# EXERCISE GOAL
Render the lines from the one containing "Does point 45,157" through the end of the rows as a JSON list of strings, one string per line, leaving out blank lines.

---+---

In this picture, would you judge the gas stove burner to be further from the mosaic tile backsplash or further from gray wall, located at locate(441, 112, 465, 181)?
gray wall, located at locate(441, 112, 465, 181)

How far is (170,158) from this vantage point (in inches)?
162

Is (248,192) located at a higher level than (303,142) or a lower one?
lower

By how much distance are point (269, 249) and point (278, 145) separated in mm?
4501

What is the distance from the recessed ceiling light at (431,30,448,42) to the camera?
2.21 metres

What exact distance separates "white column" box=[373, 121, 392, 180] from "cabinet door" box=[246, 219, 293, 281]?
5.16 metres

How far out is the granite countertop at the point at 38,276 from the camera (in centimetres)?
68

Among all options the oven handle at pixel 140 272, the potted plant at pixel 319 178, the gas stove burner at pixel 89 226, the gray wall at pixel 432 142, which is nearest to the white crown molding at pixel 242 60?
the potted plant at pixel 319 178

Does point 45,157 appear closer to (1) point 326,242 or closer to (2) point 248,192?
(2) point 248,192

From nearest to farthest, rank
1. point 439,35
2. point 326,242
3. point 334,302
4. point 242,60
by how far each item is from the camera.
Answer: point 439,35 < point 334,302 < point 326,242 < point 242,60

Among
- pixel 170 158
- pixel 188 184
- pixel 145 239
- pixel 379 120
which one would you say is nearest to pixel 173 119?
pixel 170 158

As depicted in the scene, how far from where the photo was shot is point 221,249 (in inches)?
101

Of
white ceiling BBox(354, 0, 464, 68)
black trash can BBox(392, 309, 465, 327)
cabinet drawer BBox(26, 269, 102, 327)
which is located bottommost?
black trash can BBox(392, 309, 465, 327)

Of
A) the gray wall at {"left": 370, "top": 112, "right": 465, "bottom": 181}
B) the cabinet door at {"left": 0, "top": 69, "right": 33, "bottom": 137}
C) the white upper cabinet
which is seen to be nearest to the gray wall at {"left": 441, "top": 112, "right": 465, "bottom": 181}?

---+---

# EXPECTED OUTPUT
[
  "Does point 45,157 appear closer to (1) point 326,242 or closer to (2) point 248,192?",
  "(2) point 248,192",
  "From nearest to farthest, rank",
  "1. point 439,35",
  "2. point 326,242",
  "3. point 334,302",
  "4. point 242,60",
  "by how far each item is from the camera.",
  "Answer: point 439,35 < point 334,302 < point 326,242 < point 242,60",
  "Among",
  "- pixel 170 158",
  "- pixel 188 184",
  "- pixel 145 239",
  "- pixel 379 120",
  "which one would you say is nearest to pixel 173 119?",
  "pixel 170 158",
  "As depicted in the scene, how far from where the photo was shot is point 221,249 (in inches)?",
  "101",
  "Of",
  "white ceiling BBox(354, 0, 464, 68)",
  "black trash can BBox(392, 309, 465, 327)",
  "cabinet drawer BBox(26, 269, 102, 327)",
  "which is located bottommost?",
  "black trash can BBox(392, 309, 465, 327)",
  "Of",
  "A) the gray wall at {\"left\": 370, \"top\": 112, \"right\": 465, \"bottom\": 181}",
  "B) the cabinet door at {\"left\": 0, \"top\": 69, \"right\": 33, \"bottom\": 137}",
  "C) the white upper cabinet",
  "which is seen to be nearest to the gray wall at {\"left\": 441, \"top\": 112, \"right\": 465, \"bottom\": 181}?"
]